[Text passage start]

A sample record:
Row(user_id='KxGeqg5ccByhaZfQRI4Nnw', gender='male', year='2015', month='September', day='20',
hour='16', weekday='Sunday', reviewClass='place love back', business_id='S75Lf-Q3bCCckQ3w7mSN2g',
business_name='Notorious Burgers', city='Scottsdale', categories='Nightlife, American (New), Burgers,
Comfort Food, Cocktail Bars, Restaurants, Food, Bars, American (Traditional)', user_funny='1',
review_sentiment='Positive', friend_id='my4q3Sy6Ei45V58N2l8VGw')
This table has more than a 100 million records. My SQL query is doing the following:
Select the most occurring review_sentiment among the friends (friend_id) and the most occurring gender among friends of a particular user visiting a specific business
friend_id is eventually a user_id
Example Scenario:
One user
Has Visited 4 Businesses
Has 10 friends
5 of these friends have visited Business 1 & 2 while other 5 have
visited 3rd business only and none have visited the fourth
Now, for Business 1 and 2, the 5 friends have more positive than
negative sentiments for B1 and have more -ve than +ve sentiment for
B2 and all -ve for B3
I want the following output for this:
**user_id | business_id | friend_common_sentiment | mostCommonGender | .... otherCols**
user_id_1 | business_id_1 | positive | male | .... otherCols
user_id_1 | business_id_2 | negative | female | .... otherCols
user_id_1 | business_id_3 | negative | female | .... otherCols
Here's a simple query I wrote for this in pyspark:
SELECT user_id, gender, year, month, day, hour, weekday, reviewClass, business_id, business_name, city,
categories, user_funny, review_sentiment FROM events1 GROUP BY user_id, friend_id, business_id ORDER BY
COUNT(review_sentiment DESC LIMIT 1
This query will not give what is expected but I'm not sure how exactly to fit in a INNER-JOIN into this?
Man does that data structure make things hard. But lets break it down into steps,
You need to self join to get the data for friends
Once you have the data for friends, perform aggregate functions to get counts of each possible value, grouping by the user and the business
sub query the above in order to make decisions between the values based on counts.

[Text passage end]

*Challenges*.
(a) Name every column that the query in the forum thread groups by.
(b) From the forum thread, print the passage starting with "Man does that" and going on through "based on counts.".

[Given data start]

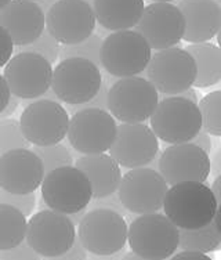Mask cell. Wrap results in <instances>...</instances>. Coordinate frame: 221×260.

[Given data end]

*Solution list*.
(a) user_id, friend_id, business_id

(b)
Man does that data structure make things hard. But lets break it down into steps,
You need to self join to get the data for friends
Once you have the data for friends, perform aggregate functions to get counts of each possible value, grouping by the user and the business
sub query the above in order to make decisions between the values based on counts.